Let’s use the example of inflammatory bowel disease (IBD). IBD is a very common disease that is found in both dogs and cats. Symptoms may include vomiting, loss of appetite and/or diarrhea. Initially, the vet will likely treat the symptoms in hopes of resolving the problem. When the symptoms persist or return when the medication is discontinued, the vet often begins a diagnostic search for a disease. This usually includes blood work, X-rays and ultrasound. The ultrasound usually reveals a thickening of the bowel and a diagnosis is made that the pet has IBD.
The conceptual disease, IBD, is now treated according to the current methodology; anti-inflammatory drugs. Notice that the vet initially treated the obvious symptoms (vomiting, diarrhea, etc.) and now the vet is treating the underlying symptoms of inflammation. Nothing but the drugs has changed. There has been no focus of attention on what is causing the inflammation of the bowel.
A diagnosis of a specific disease has been made and a specific drug is used for the conceptual disease, which is nothing more than another symptom. As the disease progresses (remember the car engine), in time the symptoms get worse, the vet runs out of drugs to use and everyone gives up. If the symptoms are milder, the drugs are continued throughout the pet’s life until the gut gets worse and moves from inflammation into the next stage, cancer. We know how that ends up.
This failure to address underlying causes is seen in most chronic disease as well as recurring diseases. How many times has a pet or human had a lower urinary tract infection? Not all individuals deal with recurring urinary tract infections, so it is obviously an individual problem being treated as a conceptual disease. This means the pet is given antibiotics each time, symptoms are resolved until it recurs. This is not resolution and in time the engine (underlying problem) will show itself as another, more serious disease.
Our approach really fails when we deal with idiopathic diseases. Idiopathic basically means that we don’t know what causes the problem. Again, emphasizing that the only option is treating the symptoms. There are many examples in veterinary medicine; idiopathic epilepsy, degenerative myelopathy, laryngeal paresis and many others. I would go so far as to say that every chronic disease that we find in pets should be labelled idiopathic because we rarely search for the genuine underlying cause.
I recently was contacted by a client that I had done a phone consultation with. Her dog was diagnosed with idiopathic epilepsy and was having severe seizures. In spite of all the drugs that the dog was given, the seizures were getting worse. I asked her if she had been giving the Chinese herbs that I had recommended and she admitted that she had not. She said that the vets didn’t want to overwhelm the dog with all the medications by adding some natural herbs. Remember the child with the square peg?
When we pet caretakers are faced with diseases that are chronic, that don’t have good options or don’t have any options, we must open our minds to moving along a different pathway.
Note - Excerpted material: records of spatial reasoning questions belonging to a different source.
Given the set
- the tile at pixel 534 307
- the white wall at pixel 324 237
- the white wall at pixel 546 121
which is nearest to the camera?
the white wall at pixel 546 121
There comes a time when it becomes obvious that the current plan is not working.
Vets, like myself, are trained to follow one pathway and one pathway only. I say that we all read the same books. If the answer to the pet’s health problem is not in the books, then we need to read a different kind of book. There are so many options these days for health problems that fall outside the limitations of conventional medicine. We owe it to our pets to look at all possibilities while remembering that we will most likely not get guidance or approval from our conventional vet. That’s ok. When we stand back far enough, we can objectively watch the child trying to get that square peg in the round hole and make a change.